Burma Campaign UK has added 56 more companies to the ‘Dirty List’. The ‘Dirty List’ names companies where there is evidence of links to the Burmese military, human rights violations or environmental destruction.
172 companies are now listed on the ‘Dirty List’, the vast majority for business links to the military or supplying arms or other military equipment.
“The ‘Dirty List’ is continuing to expose international companies helping to fund or equip the Burmese military,” said Mark Farmaner, Director of Burma Campaign UK. “There is no acceptable form of business relationship with a military which commits genocide, a coup and rapes children.”
All companies added to the list were written to at least one month in advance and given the opportunity to respond and correct any inaccurate or out of date information.

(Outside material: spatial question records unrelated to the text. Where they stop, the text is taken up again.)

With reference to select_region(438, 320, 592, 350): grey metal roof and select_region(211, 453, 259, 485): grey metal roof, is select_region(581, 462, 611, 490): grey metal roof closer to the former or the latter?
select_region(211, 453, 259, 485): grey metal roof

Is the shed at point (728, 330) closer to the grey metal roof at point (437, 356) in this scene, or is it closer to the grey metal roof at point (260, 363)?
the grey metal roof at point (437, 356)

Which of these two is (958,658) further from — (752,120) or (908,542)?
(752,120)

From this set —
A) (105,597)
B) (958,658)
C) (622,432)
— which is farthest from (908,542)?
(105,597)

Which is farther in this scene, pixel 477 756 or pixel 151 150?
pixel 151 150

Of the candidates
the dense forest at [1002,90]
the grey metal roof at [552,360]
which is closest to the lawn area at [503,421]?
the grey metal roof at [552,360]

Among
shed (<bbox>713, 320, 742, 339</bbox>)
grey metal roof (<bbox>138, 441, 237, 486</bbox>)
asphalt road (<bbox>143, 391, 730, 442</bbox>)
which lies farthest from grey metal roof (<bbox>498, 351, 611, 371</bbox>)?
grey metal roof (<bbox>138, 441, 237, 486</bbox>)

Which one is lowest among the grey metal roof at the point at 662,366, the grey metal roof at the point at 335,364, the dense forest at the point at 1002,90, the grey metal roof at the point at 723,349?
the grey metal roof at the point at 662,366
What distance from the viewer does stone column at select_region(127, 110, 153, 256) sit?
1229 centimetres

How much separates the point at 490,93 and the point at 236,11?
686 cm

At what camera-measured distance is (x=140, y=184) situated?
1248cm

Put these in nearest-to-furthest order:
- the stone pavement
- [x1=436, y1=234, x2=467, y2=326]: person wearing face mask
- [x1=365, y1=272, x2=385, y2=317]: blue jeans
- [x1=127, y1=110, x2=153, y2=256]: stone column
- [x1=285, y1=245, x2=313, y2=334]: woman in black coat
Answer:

15 Russian companies have been added to the list, including several after Justice for Myanmar exposed their sales of spare parts for military equipment.
Two British companies have been added to the list, GCL International Ltd, an accreditation services company whose logo appears on promotional materials for the Tri-Star tyre brand owned by the Burmese military, and the Daily Mail & General Trust, which licenses copy to the military-owned Myawady Daily newspaper. Neither responded to correspondence from Burma Campaign UK.
“Countries like the USA, Japan and South Korea have arms embargoes but still allow their companies to help fund the military so they can buy arms from countries like Russia and India,” said Mark Farmaner.
Three American companies have been added to the list, including the Carlyle Group, co-owner of AsiaSat, which broadcasts the military-owned MWD TV channels.
“We have seen a much stronger international response to the Russian invasion of Ukraine than we have to genocide, a coup and indiscriminate airstrikes by the Burmese military”, said Mark Farmaner. “The fact that so many companies are still linked to the Burmese military, including some of the biggest US tech firms such as Apple, shows the inconsistent and weak response to violations on international law by the Burmese military.”
Burma Campaign UK is continuing to research companies linked to the Burmese military and is planning another update in July 2022.